In a significant sustainability drive, Diageo-owned blended Scotch whisky brand Johnnie Walker has removed almost all of its secondary packaging in the global travel retail channel, as part of its broader Society 2030 Spirit of Progress Plan.
Speaking yesterday [26 April] at the opening of its new Johnnie Walker shop-in-shop at Heathrow Terminal 2, Andrew Cowan, Managing Director at Diageo Global Travel, said the brand was one of the first to make the move.
One of the walls in the new shop-in-shop features all the Johnnie Walker SKUs available in the channel at Heathrow. Every bottle, with the exception of Blue Label, Gold Label and Triple Cask, is now sold without the secondary pack.
The development has already saved over 183 million cardboard boxes.
“We were the first to do it, which was a risk,” Cowan stated when asked about the consumer response to the lack of secondary packaging.
“Normally you’d assess your competitive position, having a box versus not. But when we did it, anecdotally we had the sort of narrative, ‘why would you hide the liquid?’. And, ‘you throw the box away anyway’.”
He added that other brands were following Diageo GT’s lead in the removal of secondary packaging.
More sustainable packaging has also been a focus for single malt whisky brand Talisker in the GTR channel.

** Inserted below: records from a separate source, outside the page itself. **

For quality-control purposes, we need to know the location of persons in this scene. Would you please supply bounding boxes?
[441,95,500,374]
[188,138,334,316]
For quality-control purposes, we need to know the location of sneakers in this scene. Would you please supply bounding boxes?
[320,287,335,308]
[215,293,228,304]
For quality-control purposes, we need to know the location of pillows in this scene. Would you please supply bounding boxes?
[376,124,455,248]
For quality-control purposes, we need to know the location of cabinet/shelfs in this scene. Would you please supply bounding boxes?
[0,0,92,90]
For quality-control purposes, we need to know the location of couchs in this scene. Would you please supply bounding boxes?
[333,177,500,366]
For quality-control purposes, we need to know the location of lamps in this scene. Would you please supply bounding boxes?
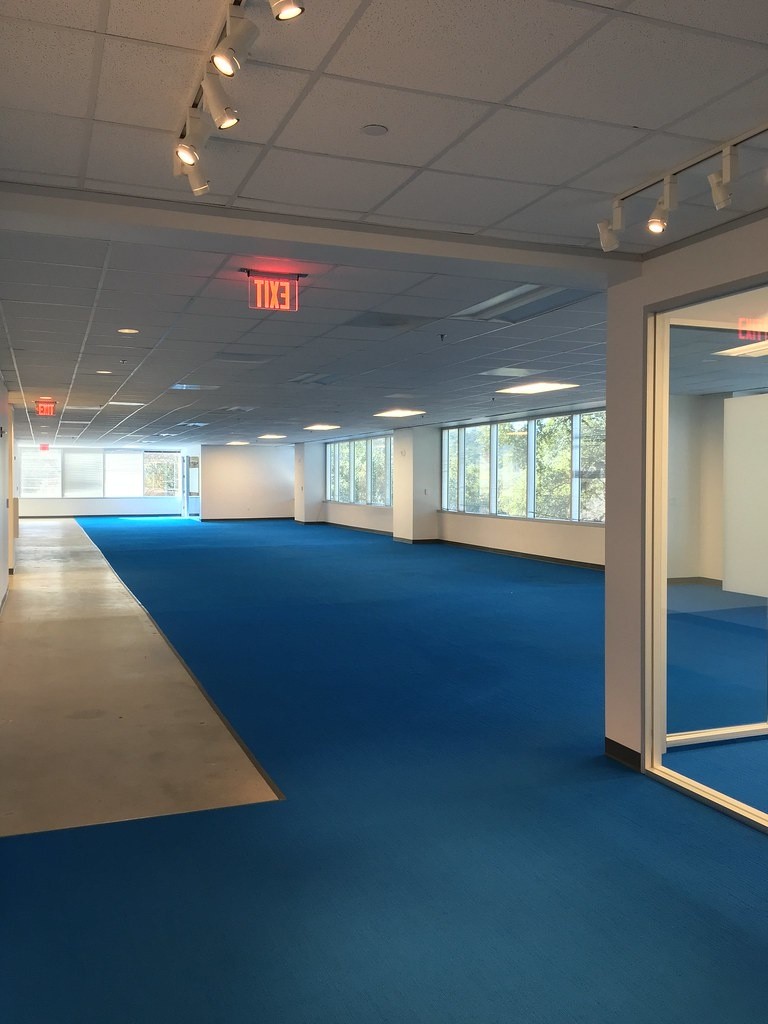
[705,147,741,210]
[210,7,259,78]
[267,0,306,21]
[597,201,626,251]
[197,64,239,130]
[174,109,209,163]
[645,177,679,233]
[179,166,210,196]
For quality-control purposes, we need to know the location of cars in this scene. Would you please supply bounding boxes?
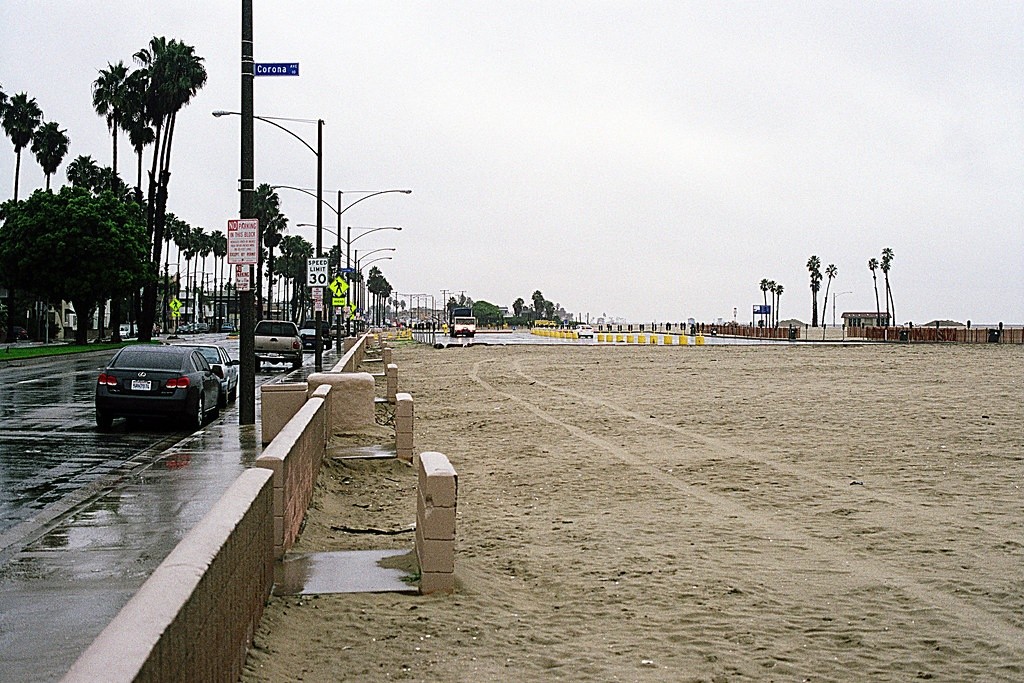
[14,327,28,340]
[576,325,594,339]
[330,320,362,340]
[221,322,234,332]
[170,344,240,408]
[95,344,225,430]
[111,323,210,339]
[298,320,332,350]
[254,320,303,372]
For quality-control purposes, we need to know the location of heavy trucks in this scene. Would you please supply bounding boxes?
[535,320,557,328]
[450,308,478,337]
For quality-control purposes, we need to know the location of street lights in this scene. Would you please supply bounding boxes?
[268,184,412,356]
[212,110,326,369]
[296,223,403,335]
[315,246,397,336]
[327,256,393,331]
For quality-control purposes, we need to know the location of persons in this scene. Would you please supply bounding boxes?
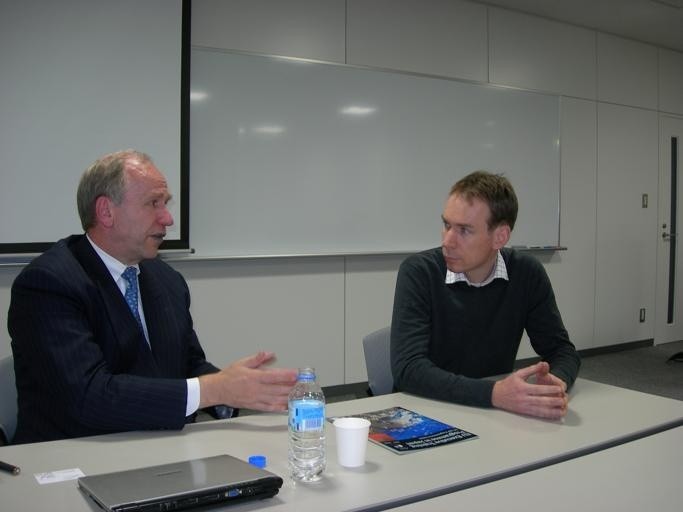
[8,150,299,445]
[391,171,582,420]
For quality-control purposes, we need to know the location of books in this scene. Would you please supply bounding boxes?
[326,406,479,456]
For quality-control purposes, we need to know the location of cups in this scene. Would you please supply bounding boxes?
[332,417,370,466]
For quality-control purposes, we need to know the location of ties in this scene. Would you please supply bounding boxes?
[121,267,142,331]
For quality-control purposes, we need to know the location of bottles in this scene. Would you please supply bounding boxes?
[289,368,327,483]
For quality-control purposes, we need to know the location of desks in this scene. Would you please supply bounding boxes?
[2,370,681,510]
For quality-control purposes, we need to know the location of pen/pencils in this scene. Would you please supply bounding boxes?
[529,247,541,248]
[544,246,557,248]
[511,246,527,248]
[0,461,20,476]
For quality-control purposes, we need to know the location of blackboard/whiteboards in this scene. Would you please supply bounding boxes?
[1,46,567,266]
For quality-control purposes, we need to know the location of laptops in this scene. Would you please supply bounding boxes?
[78,454,283,512]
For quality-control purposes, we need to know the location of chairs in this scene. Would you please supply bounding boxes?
[362,326,395,396]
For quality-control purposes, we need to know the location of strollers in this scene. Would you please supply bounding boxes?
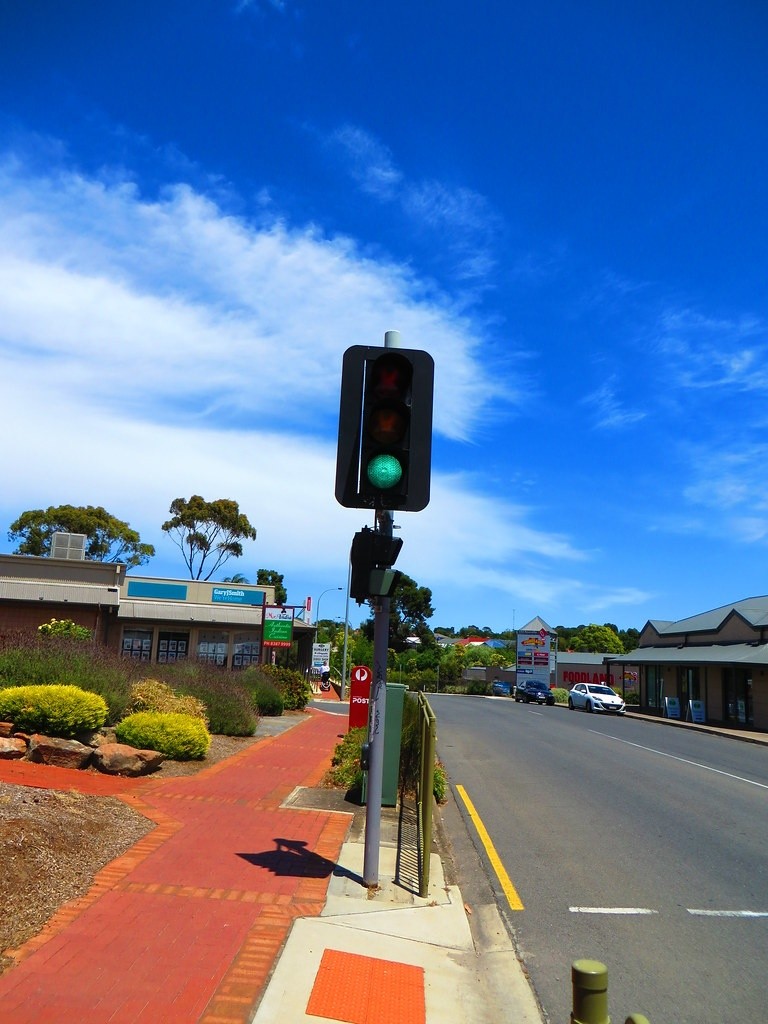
[319,671,331,691]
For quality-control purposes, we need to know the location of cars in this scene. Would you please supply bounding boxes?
[515,679,555,706]
[493,682,509,695]
[568,683,626,715]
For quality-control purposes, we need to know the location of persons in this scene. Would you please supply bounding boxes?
[320,661,331,677]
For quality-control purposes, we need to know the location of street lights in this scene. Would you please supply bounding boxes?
[315,588,343,644]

“We’ve partnered with a group called Parley with a travel-exclusive Talisker pack,” Cowan continued. “It is made with 100% recycled glass, so it’s not beautiful. It’s ugly is the new beautiful, right? It’s not see-through, it’s mottled, you can tell it’s recycled glass.”
Parley is a charitable group that clean the oceans, and money from the sale of each recycled glass Talisker pack is donated to support its work.
“We can commercialise activities that are also authentically green and not greenwashing,” said Cowan.
Designed for longevity
The permanent shop-in-shop has also been designed for longevity in an effort to be more sustainable, Faith Holland, Head of Customer Marketing, Diageo Global Travel, said.
“Rather than us activating something for a month, taking it out again, effectively often throwing it away, this is about investment in permanent space,” she explained.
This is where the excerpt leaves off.